■ Source records:

^^^^^^^^^^^^^^^^

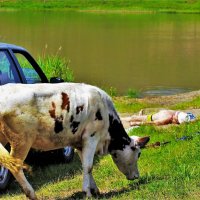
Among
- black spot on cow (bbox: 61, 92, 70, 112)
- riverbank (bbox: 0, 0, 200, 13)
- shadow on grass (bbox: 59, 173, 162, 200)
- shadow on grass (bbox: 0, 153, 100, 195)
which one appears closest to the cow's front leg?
shadow on grass (bbox: 59, 173, 162, 200)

^^^^^^^^^^^^^^^^

■ What is expected: Copy out every line of the data above word for word, leaving out the picture.

■ Task output:
Among
- black spot on cow (bbox: 61, 92, 70, 112)
- riverbank (bbox: 0, 0, 200, 13)
- shadow on grass (bbox: 59, 173, 162, 200)
- shadow on grass (bbox: 0, 153, 100, 195)
which one appears closest to the cow's front leg?
shadow on grass (bbox: 59, 173, 162, 200)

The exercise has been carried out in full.